### RECORDS TO PROCESS
----
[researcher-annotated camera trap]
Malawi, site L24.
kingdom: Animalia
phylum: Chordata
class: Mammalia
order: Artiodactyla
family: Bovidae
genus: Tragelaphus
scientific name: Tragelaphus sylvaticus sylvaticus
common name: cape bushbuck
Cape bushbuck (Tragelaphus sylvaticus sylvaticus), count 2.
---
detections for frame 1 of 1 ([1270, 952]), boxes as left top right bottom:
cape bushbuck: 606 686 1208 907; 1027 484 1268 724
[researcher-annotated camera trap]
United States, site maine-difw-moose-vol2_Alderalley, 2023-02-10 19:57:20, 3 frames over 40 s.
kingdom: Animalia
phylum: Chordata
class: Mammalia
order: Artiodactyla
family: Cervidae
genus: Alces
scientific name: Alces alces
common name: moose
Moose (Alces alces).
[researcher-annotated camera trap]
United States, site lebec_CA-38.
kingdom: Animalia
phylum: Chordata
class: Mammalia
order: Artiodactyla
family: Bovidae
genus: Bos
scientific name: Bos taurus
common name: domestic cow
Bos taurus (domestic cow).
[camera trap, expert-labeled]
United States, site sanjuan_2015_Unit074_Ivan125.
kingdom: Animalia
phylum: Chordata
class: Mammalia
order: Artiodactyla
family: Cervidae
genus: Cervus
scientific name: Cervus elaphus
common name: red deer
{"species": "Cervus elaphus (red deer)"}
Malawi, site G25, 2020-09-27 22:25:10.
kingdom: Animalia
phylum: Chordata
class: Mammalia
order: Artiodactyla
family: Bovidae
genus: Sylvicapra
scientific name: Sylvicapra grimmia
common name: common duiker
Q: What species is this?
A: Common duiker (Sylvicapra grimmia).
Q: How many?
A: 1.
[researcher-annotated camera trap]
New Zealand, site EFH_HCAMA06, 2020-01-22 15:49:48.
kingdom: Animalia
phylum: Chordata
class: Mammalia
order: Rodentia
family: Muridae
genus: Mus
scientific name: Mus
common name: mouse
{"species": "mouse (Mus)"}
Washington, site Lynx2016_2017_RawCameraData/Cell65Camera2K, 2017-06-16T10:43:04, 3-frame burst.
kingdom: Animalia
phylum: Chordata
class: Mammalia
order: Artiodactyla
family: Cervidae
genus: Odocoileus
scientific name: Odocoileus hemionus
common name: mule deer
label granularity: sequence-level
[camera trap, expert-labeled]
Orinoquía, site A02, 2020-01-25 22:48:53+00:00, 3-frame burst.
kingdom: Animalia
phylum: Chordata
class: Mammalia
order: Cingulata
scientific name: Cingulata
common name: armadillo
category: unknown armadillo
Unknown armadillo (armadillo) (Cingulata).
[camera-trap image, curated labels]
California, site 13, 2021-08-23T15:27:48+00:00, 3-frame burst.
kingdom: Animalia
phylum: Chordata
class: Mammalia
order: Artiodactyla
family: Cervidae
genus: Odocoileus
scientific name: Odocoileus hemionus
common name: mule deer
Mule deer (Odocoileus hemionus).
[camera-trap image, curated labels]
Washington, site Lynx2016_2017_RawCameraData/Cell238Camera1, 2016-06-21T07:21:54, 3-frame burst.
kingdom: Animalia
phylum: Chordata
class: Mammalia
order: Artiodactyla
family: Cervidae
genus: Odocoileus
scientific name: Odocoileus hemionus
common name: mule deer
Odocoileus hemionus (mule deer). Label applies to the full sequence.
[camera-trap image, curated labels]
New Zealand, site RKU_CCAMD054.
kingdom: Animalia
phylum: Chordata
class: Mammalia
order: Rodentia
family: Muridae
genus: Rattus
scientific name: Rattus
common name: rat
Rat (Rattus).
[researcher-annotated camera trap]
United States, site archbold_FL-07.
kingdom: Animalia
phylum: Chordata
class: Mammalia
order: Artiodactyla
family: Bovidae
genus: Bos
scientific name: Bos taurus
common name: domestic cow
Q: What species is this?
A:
----
### DESCRIPTION OF THE TASK
Write out every entry word for word.

### WRITTEN REPLY
[researcher-annotated camera trap]
Malawi, site L24.
kingdom: Animalia
phylum: Chordata
class: Mammalia
order: Artiodactyla
family: Bovidae
genus: Tragelaphus
scientific name: Tragelaphus sylvaticus sylvaticus
common name: cape bushbuck
Cape bushbuck (Tragelaphus sylvaticus sylvaticus), count 2.
---
detections for frame 1 of 1 ([1270, 952]), boxes as left top right bottom:
cape bushbuck: 606 686 1208 907; 1027 484 1268 724
[researcher-annotated camera trap]
United States, site maine-difw-moose-vol2_Alderalley, 2023-02-10 19:57:20, 3 frames over 40 s.
kingdom: Animalia
phylum: Chordata
class: Mammalia
order: Artiodactyla
family: Cervidae
genus: Alces
scientific name: Alces alces
common name: moose
Moose (Alces alces).
[researcher-annotated camera trap]
United States, site lebec_CA-38.
kingdom: Animalia
phylum: Chordata
class: Mammalia
order: Artiodactyla
family: Bovidae
genus: Bos
scientific name: Bos taurus
common name: domestic cow
Bos taurus (domestic cow).
[camera trap, expert-labeled]
United States, site sanjuan_2015_Unit074_Ivan125.
kingdom: Animalia
phylum: Chordata
class: Mammalia
order: Artiodactyla
family: Cervidae
genus: Cervus
scientific name: Cervus elaphus
common name: red deer
{"species": "Cervus elaphus (red deer)"}
Malawi, site G25, 2020-09-27 22:25:10.
kingdom: Animalia
phylum: Chordata
class: Mammalia
order: Artiodactyla
family: Bovidae
genus: Sylvicapra
scientific name: Sylvicapra grimmia
common name: common duiker
Q: What species is this?
A: Common duiker (Sylvicapra grimmia).
Q: How many?
A: 1.
[researcher-annotated camera trap]
New Zealand, site EFH_HCAMA06, 2020-01-22 15:49:48.
kingdom: Animalia
phylum: Chordata
class: Mammalia
order: Rodentia
family: Muridae
genus: Mus
scientific name: Mus
common name: mouse
{"species": "mouse (Mus)"}
Washington, site Lynx2016_2017_RawCameraData/Cell65Camera2K, 2017-06-16T10:43:04, 3-frame burst.
kingdom: Animalia
phylum: Chordata
class: Mammalia
order: Artiodactyla
family: Cervidae
genus: Odocoileus
scientific name: Odocoileus hemionus
common name: mule deer
label granularity: sequence-level
[camera trap, expert-labeled]
Orinoquía, site A02, 2020-01-25 22:48:53+00:00, 3-frame burst.
kingdom: Animalia
phylum: Chordata
class: Mammalia
order: Cingulata
scientific name: Cingulata
common name: armadillo
category: unknown armadillo
Unknown armadillo (armadillo) (Cingulata).
[camera-trap image, curated labels]
California, site 13, 2021-08-23T15:27:48+00:00, 3-frame burst.
kingdom: Animalia
phylum: Chordata
class: Mammalia
order: Artiodactyla
family: Cervidae
genus: Odocoileus
scientific name: Odocoileus hemionus
common name: mule deer
Mule deer (Odocoileus hemionus).
[camera-trap image, curated labels]
Washington, site Lynx2016_2017_RawCameraData/Cell238Camera1, 2016-06-21T07:21:54, 3-frame burst.
kingdom: Animalia
phylum: Chordata
class: Mammalia
order: Artiodactyla
family: Cervidae
genus: Odocoileus
scientific name: Odocoileus hemionus
common name: mule deer
Odocoileus hemionus (mule deer). Label applies to the full sequence.
[camera-trap image, curated labels]
New Zealand, site RKU_CCAMD054.
kingdom: Animalia
phylum: Chordata
class: Mammalia
order: Rodentia
family: Muridae
genus: Rattus
scientific name: Rattus
common name: rat
Rat (Rattus).
[researcher-annotated camera trap]
United States, site archbold_FL-07.
kingdom: Animalia
phylum: Chordata
class: Mammalia
order: Artiodactyla
family: Bovidae
genus: Bos
scientific name: Bos taurus
common name: domestic cow
Q: What species is this?
A:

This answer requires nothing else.